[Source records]
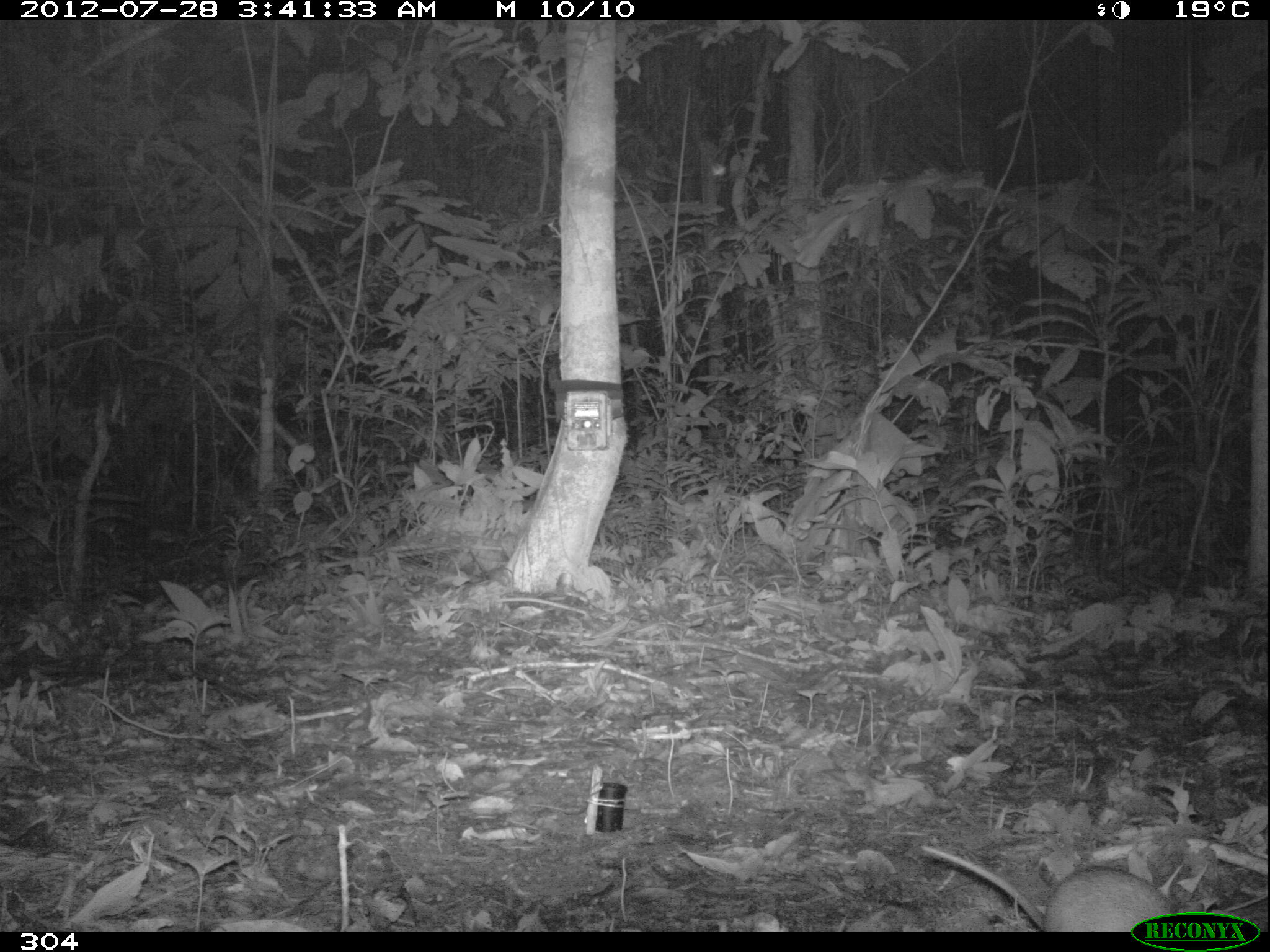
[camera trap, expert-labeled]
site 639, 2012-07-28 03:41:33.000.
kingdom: Animalia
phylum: Chordata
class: Mammalia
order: Rodentia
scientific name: Rodentia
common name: rodents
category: unknown rodent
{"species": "unknown rodent (rodents) (Rodentia)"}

→ **Problem requirements**: All records, pictures excluded: copy them exactly.

→ **Solution to this problem**:
[camera trap, expert-labeled]
site 639, 2012-07-28 03:41:33.000.
kingdom: Animalia
phylum: Chordata
class: Mammalia
order: Rodentia
scientific name: Rodentia
common name: rodents
category: unknown rodent
{"species": "unknown rodent (rodents) (Rodentia)"}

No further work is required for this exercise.